G Analytics is one of the few new Google products to be released that doesn’t carry a ‘Beta’ label, but appears to be having some serious problems for an official product release.
The blogosphere’s reaction yesterday was initial excitement, followed by lots of questions about why the site was so slow and frustration at constantly seeing an “under maintenance” message when trying to log in.
Those problems appear to have been solved - the site seems zippy enough today, but myself and many others have witnessed a much longer delay than 12 hours in the system actually showing stats, and the Help system seems to be only half-complete, with lots of the pages throwing a 404.
I’m eager to try the service out properly - the Flash & DHTML-based piecharts and graphs look great, and there’s lots of different metrics to look at, but as of this posting, no actual data from my site.
In the meantime, I’ve been searching for more articles and opinion about the service, and came across an interesting one in the latest Axandra search newsletter, which focuses more on the privacy concerns surrounding the product and Google in general:
Google already knows a lot of things about you.
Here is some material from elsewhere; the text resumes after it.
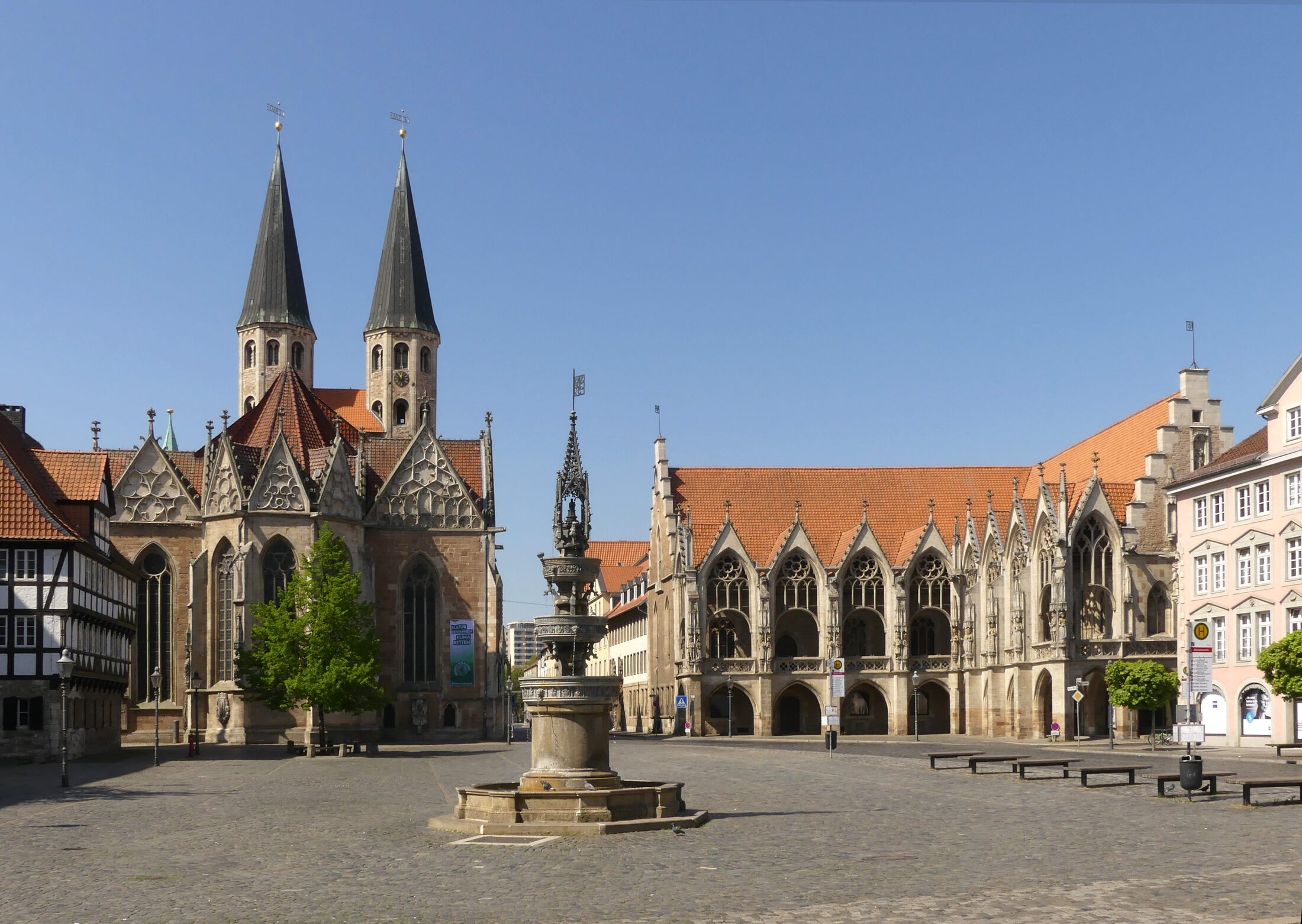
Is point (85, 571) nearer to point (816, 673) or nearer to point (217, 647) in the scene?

If you also use their new tracking service, you will tell Google how much you earn, when you earn it, which products you sell, how often you sell them, how much you spend for ads on other sites and you will reveal much more information about your online business.More:Ask yourself if you want Google to know that much about you and your company. Do you really want to share your revenue information with a company that also wants your advertising dollars? Do you want to share your revenue information with any other company at all?
Google officials have declined that they will use the data to better understand how much you are willing to pay for ads, based on conversions. They also claim that they do not plan to tap into the data as a means of improving regular search results or to identify bad sites. Nevertheless, these things are easily possible if you use Google Analytics.
Google engineer Matt Cutts even writes in his blog: “Blackhat SEOs may be leery of using Google for analytics, but regular site owners should be reassured.” That sounds as if Google might actually use the information for other purposes.